For quite some time, my daughters (12 and 8-years old) have harboured political ambitions, and for this, I have to thank Theresa May and her less-than-great handling of Brexit.
Tuesday night my husband and I abandoned the dinner table to watch the live broadcast of the ‘meaningful vote’ in parliament, and the kids soon followed suit. They don’t get to eat in front of the TV very often, so they didn’t mind much that it was the BBC news channel and not Netflix.
Following the mayhem that erupted on the TV screen once it became clear a crushing majority had rejected the government’s Brexit deal, my 8-year old opined,
“I could do a much better job as prime minister than Theresa May,” and turning to her older sister, she added, “you could be my deputy.”
“But I already have a plan for when I become prime minister,” the 12-year old snapped angrily. If anyone was going to be a deputy, it surely wasn’t her.
Soon the heated arguments playing out on the TV screen were matched by a similar tiff in our living room, where each daughter was trying to outdo the other’s grand designs for Britain’s future. Judging by their plans to ban all sorts of things and set down a long list of requirements and possibly even jailing one or two politicians, I’d obviously failed to teach my daughters the core principles of democracy and human rights.
By the end of the evening, hubris had reached a high point in our house as the 8-year old declared she wasn’t content with taking over Britain but would assume imperial-like powers over much of the world.
“We’ve created monsters,” I said to my husband who’s only response before fleeing into his office, was, “they’re your daughters.”
Their dictatorial leanings aside, I’m glad my daughters take an interest in what goes on in Britain and the world, and I enjoy listening to their sometimes wild and crazy ideas about politics and society. In truth, given the abysmal level of political debate in Britain since the Brexit referendum, my children’s thoughts and opinions often make a lot more sense than those presented by our elected politicians.
Though, I’m not entirely convinced of my daughters’ joint plan to ban the world’s entire population from eating meat or travelling by car/bus/plane one day a week. The draconian measures they propose leave me slightly uncomfortable.

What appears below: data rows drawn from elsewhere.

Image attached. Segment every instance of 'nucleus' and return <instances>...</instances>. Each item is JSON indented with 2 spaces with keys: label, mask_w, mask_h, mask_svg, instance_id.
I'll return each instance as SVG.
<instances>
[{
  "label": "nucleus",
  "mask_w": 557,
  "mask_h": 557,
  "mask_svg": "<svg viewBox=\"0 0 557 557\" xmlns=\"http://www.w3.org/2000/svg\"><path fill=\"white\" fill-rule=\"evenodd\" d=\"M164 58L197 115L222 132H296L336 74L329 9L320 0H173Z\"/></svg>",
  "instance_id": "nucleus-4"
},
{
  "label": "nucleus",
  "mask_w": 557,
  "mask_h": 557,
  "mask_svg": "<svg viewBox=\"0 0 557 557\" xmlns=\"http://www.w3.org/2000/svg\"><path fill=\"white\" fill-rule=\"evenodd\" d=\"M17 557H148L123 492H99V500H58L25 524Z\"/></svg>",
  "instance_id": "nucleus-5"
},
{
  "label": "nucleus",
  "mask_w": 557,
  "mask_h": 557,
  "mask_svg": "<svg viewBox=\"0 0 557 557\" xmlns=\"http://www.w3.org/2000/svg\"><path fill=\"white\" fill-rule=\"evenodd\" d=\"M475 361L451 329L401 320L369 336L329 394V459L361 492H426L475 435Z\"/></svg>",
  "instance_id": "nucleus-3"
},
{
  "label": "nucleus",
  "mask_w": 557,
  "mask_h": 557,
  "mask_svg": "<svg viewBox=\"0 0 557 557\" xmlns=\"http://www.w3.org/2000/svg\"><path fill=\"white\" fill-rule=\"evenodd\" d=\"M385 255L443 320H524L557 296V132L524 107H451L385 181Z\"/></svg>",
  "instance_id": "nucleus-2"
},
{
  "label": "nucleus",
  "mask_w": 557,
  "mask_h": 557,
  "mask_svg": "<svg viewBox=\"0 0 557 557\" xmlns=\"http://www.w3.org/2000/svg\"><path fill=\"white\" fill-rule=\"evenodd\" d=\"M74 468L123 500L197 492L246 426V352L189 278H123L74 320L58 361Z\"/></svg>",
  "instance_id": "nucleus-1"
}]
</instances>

Speaking of meat, I’ve recently become hooked on vegan propaganda films on Netflix. I know, I’ve always sworn that as long as four-legged animals are walking this earth, I will continue to eat beef and lamb. But that was before I watched Cowspiracy, a documentary exploring the extent to which large-scale meat and dairy farming contribute to climate change. Never mind recycling and going plastic free, if you’re eating beef and drinking cows’ milk on a regular basis, your carbon footprint is likely to be huge.
“We need to go vegan,” I shouted excitedly at my husband as the end credits appeared on the screen. He looked at me with deep scepticism, not because he’s against veganism – on the contrary, he’s the one who’s been banging on about the need to stop eating meat – but because hearing me advocating the vegan cause was about as unlikely as Theresa May’s chances of getting her Brexit deal through parliament.
I hate to admit I ate cheese later that day although, in an effort to offset the damage, I induced my 8-year old to put down ‘beef and dairy production’ as the primary source of pollution on a questionnaire sent home by her class teacher. Using your children as a vehicle for your subversive activities, now there’s a parenting tip I can get behind.